When it comes wedding celebrations, many couples agree: size matters. Fewer people can mean a more personal celebration. There’s more time for the bride and groom to spend with their guests, the group really gets to know one another, and everyone contributes to the event in his or her own way. Intimate celebrations, it seems, have certain advantages.
Keep to a Smaller Budget
You might decide that a four-course dinner for 50 is better than cake and punch for 100. Some couples having fewer than 75 guests have cut their guest lists to the bare minimum in order to maximize their budgets. It becomes a choice between cutting corners in order to have 150 guests or cutting the list in half and having everything just the way you envision the day.
Treat Your Guests Well
A small wedding gives you the chance to really go all out. Guests can possibly stay at a luxurious inn or your rehearsal dinner can be more elaborate and take place in a wine cellar with a wine-pairing for each course. Keeping things small means that the extra details, like providing limousine service, loaded gift baskets and six-course feasts for your guests, are suddenly more accessible. Think boxes of chocolate instead of a single truffle, the best champagne rather than sparkling wines and luxurious arrangements of roses and rare orchids as far as the eye can see.
Pay Attention to the Details
When a couple is planning a small wedding, they may be more inclined not to hire a wedding consultant. But take it from us—smaller is not synonymous with simpler. When the wedding is small, every detail is noticed, so careful attention to detail is called for. There’s no hiding behind the crowd at a small celebration—snafus that might have gone unnoticed with 200 people milling around will be painfully obvious with 50 guests and under.
Make it Entertaining
This might be the best part of having a smaller wedding: With fewer people on the scene, it’s easy to get everyone into the act somehow. Depending on how small the event will be, you can have everyone read a line of a prayer or a special reading at the ceremony, have them stand and encircle you as you exchange your vows, seat them at one big table at the wedding reception, or have everyone attend the rehearsal dinner.
Limit the Guest List
Have you found yourself agonizing over the guest list thinking, who is so and so? Not wanting to deal with a sea of unfamiliar faces on their wedding day, some couples decide to limit their lists, agreeing that a smaller celebration can create a more intimate atmosphere.
Bonus: There are so many creative options for locations when you’re not trying to accommodate hundreds of guests.

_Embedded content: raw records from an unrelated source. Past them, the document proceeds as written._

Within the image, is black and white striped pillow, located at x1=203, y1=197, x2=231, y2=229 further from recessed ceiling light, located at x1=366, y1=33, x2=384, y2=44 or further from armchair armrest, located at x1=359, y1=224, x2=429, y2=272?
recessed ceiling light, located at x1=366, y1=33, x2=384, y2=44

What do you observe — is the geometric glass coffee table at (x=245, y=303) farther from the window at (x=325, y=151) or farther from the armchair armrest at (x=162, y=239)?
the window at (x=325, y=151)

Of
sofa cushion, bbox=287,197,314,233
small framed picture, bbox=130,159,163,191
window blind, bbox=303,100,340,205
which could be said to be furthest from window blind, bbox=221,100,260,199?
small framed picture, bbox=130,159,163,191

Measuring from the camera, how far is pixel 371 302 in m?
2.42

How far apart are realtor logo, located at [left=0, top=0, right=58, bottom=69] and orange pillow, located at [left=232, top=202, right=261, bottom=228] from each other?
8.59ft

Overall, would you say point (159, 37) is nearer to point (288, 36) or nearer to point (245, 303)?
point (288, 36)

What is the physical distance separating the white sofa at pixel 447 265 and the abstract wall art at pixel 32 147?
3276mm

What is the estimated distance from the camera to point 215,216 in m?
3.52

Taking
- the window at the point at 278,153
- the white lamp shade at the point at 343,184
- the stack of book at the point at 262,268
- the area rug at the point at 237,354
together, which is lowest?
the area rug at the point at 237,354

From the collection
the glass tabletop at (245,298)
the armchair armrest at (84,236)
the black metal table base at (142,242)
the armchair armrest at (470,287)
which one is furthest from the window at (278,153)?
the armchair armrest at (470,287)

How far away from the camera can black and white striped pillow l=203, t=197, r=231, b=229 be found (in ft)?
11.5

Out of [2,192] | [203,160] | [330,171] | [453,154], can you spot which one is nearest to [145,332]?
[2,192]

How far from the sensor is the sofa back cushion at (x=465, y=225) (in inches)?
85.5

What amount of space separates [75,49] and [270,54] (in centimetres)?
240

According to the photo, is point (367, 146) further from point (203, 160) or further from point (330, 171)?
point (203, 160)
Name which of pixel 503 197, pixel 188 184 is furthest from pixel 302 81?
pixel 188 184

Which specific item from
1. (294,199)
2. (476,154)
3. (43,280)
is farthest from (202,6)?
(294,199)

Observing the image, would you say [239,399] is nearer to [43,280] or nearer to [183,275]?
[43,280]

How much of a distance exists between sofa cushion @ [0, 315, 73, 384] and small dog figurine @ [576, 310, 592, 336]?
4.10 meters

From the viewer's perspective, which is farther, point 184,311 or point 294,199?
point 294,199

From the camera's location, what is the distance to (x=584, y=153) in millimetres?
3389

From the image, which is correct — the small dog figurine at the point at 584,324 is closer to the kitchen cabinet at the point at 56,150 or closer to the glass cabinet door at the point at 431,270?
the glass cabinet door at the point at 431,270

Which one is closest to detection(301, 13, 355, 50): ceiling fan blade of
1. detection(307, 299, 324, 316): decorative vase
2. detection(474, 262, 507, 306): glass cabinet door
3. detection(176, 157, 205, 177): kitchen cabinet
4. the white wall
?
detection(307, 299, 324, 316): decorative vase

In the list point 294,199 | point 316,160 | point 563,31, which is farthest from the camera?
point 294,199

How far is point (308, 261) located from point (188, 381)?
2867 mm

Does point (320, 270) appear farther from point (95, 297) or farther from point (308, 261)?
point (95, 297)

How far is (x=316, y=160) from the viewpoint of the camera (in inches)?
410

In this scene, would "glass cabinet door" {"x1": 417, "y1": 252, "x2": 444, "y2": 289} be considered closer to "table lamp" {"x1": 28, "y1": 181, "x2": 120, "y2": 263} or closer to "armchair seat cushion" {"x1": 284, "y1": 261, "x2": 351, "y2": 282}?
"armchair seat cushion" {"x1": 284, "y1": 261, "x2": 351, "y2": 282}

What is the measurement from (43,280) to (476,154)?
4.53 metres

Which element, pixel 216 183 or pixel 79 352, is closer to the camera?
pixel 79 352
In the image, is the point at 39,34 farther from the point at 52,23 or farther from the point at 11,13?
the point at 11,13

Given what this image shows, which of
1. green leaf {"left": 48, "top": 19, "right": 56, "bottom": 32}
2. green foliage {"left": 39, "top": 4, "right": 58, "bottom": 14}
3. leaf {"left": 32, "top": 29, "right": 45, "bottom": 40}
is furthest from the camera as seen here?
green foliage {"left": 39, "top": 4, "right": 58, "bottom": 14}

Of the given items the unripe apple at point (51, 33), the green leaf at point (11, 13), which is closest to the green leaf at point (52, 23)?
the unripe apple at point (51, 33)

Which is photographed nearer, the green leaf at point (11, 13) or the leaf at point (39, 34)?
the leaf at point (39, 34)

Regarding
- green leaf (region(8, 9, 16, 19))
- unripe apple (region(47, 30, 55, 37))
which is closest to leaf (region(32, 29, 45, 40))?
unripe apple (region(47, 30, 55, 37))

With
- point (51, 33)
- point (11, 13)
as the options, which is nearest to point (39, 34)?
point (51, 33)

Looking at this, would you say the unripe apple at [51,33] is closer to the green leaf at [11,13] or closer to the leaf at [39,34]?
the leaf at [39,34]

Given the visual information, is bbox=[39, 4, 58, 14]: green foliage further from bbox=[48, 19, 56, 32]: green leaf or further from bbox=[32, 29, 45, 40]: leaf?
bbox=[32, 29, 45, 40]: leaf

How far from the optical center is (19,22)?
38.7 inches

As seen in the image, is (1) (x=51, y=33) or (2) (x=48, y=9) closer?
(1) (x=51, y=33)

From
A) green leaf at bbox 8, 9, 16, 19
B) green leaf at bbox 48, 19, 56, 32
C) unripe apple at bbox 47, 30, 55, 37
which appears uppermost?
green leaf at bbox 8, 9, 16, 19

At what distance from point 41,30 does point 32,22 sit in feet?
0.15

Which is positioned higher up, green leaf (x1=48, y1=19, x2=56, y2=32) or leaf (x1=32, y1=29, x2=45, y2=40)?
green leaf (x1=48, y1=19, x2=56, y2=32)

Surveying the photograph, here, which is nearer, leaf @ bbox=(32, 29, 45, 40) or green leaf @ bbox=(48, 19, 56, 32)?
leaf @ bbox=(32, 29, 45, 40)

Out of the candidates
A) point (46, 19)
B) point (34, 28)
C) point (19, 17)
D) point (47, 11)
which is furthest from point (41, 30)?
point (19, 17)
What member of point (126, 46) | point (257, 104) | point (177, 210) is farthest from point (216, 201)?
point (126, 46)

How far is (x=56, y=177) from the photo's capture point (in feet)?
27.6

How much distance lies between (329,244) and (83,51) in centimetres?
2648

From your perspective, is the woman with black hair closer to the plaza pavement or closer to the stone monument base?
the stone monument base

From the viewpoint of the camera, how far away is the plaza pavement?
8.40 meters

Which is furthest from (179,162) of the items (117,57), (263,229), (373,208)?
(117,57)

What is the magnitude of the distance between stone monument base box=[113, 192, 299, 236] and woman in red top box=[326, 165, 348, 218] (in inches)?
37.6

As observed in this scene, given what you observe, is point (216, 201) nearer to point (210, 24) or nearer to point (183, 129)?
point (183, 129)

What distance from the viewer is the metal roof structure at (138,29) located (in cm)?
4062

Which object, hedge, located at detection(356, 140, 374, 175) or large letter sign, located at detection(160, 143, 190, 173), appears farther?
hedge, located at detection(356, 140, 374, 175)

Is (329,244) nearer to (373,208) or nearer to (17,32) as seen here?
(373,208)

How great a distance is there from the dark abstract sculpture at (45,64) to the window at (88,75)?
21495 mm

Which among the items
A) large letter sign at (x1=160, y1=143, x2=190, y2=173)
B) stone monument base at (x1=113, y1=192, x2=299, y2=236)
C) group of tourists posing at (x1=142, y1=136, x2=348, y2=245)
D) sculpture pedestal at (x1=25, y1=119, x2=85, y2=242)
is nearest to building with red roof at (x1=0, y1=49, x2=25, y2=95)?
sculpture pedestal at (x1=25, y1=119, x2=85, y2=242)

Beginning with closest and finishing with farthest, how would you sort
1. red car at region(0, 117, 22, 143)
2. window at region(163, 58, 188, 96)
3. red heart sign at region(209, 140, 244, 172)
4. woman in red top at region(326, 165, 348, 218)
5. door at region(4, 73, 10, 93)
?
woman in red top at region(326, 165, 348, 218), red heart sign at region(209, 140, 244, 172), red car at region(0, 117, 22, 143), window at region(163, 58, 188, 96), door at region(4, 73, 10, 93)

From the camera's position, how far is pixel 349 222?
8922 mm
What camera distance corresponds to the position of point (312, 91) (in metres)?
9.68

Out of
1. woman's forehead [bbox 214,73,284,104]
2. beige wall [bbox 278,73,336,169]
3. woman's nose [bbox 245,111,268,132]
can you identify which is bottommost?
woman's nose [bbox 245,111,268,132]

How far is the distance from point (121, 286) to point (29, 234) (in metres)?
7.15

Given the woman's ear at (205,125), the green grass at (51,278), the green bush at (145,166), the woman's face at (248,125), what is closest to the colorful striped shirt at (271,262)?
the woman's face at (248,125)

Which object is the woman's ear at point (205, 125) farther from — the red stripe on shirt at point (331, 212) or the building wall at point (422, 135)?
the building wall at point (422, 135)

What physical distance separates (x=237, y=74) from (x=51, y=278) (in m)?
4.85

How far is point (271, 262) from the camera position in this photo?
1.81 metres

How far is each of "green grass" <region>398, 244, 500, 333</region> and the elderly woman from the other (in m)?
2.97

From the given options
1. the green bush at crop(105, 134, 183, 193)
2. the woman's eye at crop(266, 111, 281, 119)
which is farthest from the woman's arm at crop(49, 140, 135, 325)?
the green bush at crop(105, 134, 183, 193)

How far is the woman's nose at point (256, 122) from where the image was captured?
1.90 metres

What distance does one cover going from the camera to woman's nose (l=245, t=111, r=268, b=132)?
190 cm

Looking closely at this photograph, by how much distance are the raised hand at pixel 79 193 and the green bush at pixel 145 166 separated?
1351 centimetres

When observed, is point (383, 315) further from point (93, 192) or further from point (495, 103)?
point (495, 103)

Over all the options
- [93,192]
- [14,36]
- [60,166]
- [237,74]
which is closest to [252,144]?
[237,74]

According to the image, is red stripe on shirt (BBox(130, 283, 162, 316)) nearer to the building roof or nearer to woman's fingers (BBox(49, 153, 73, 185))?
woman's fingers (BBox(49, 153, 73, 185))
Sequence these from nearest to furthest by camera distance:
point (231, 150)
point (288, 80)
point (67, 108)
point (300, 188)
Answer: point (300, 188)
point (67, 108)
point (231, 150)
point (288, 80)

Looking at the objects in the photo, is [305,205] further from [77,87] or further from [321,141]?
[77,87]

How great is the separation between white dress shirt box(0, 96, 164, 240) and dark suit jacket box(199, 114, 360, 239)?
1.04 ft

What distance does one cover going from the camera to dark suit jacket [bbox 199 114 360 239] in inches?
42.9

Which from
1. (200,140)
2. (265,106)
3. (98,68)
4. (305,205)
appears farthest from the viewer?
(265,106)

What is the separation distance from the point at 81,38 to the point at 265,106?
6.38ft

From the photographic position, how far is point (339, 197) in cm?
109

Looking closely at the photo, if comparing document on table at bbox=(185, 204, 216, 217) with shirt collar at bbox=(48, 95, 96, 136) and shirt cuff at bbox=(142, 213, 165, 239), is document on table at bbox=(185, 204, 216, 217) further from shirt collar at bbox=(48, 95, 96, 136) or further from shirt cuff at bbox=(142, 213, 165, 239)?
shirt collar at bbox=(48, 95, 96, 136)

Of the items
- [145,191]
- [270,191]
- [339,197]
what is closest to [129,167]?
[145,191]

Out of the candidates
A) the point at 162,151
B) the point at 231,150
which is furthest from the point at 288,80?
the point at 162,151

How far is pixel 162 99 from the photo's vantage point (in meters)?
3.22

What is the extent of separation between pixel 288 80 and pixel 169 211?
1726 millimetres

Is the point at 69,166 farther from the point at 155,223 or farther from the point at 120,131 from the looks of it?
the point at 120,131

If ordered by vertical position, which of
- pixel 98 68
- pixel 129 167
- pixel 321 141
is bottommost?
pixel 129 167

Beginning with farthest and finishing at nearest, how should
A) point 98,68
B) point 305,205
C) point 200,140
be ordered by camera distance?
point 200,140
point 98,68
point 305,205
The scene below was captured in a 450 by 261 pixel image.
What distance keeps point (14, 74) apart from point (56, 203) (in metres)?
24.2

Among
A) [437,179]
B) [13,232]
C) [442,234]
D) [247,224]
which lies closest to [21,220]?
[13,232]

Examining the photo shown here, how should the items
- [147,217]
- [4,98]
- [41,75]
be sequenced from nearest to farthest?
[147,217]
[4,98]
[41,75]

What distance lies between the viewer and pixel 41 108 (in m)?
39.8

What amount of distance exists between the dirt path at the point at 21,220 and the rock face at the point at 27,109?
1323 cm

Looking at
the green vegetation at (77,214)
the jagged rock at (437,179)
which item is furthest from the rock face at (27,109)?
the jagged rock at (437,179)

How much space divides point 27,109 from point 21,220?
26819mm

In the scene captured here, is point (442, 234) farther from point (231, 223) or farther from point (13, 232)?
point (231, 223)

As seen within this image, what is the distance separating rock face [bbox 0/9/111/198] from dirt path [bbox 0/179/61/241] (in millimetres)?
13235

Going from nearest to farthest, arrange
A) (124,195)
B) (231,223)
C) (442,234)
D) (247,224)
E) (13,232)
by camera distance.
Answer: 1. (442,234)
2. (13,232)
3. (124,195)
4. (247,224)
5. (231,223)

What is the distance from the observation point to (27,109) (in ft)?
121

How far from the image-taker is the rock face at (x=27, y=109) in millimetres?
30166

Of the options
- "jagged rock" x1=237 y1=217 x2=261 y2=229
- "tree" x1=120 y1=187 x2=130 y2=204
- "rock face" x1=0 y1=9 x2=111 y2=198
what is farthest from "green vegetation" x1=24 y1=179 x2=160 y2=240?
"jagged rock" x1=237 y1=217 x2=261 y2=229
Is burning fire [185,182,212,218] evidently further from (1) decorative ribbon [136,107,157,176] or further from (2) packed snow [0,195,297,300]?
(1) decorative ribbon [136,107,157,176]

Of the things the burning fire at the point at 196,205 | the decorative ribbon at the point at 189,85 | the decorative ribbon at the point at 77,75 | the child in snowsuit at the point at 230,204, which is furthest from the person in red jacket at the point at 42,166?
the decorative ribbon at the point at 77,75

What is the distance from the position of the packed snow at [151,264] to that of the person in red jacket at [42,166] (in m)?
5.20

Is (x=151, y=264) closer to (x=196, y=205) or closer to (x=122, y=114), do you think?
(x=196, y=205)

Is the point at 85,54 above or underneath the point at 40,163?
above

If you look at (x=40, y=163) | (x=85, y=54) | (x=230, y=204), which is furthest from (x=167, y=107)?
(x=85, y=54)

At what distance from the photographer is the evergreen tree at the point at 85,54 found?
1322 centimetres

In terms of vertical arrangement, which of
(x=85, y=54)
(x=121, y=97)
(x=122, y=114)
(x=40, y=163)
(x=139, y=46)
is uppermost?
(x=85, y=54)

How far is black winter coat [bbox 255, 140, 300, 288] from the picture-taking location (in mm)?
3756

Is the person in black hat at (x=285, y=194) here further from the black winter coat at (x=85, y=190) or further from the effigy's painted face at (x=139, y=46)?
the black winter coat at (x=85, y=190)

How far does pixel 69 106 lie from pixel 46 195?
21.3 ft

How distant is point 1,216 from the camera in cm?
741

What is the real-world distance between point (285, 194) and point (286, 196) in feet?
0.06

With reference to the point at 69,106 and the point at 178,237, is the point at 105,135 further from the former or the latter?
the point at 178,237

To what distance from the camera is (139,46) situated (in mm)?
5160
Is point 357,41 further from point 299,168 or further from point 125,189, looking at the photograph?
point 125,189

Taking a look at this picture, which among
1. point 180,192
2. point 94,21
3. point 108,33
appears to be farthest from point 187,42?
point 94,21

There are unique restaurants, rustic ranches, cozy cabins, posh private clubs, settings with exquisite views and gardens, natural or fancy.
Now the hard part: Your families may protest when you ask them to cut down portions of their lists to the lean-and-mean few who really matter. And, of course, you and your partner have to be prepared to do the same. This may mean having to explain to friends who expected to be there why they won’t receive an invitation. There’s no easy way to do this, except to be perfectly honest. Tell your friends that you’re keeping the event very small and limiting the list, but be prepared for the occasional hurt feelings.
Party On
This is an option for couples who find themselves guilt-ridden at the thought of cutting guests off their list. If an intimate ceremony is most important, you can create a separate, larger guest list for the reception—just inform your guests of the arrangements. If you want the whole event to be intimate, you might choose to have a large, casual party a month or so after your wedding. Of course, this means paying for another event, but it can be fun to have a bigger crowd gathered in a more relaxed setting—call it a housewarming if you have moved into a new home.
Destination Weddings
Use the small number of your nearest and dearest to your advantage: Take over an inn out in the mountains or rent a group of cottages on the beach. Stretching the festivities out to three or four days of skiing, brunching and relaxing all adds up to a fabulous destination wedding—and a chance to really bond with your guests.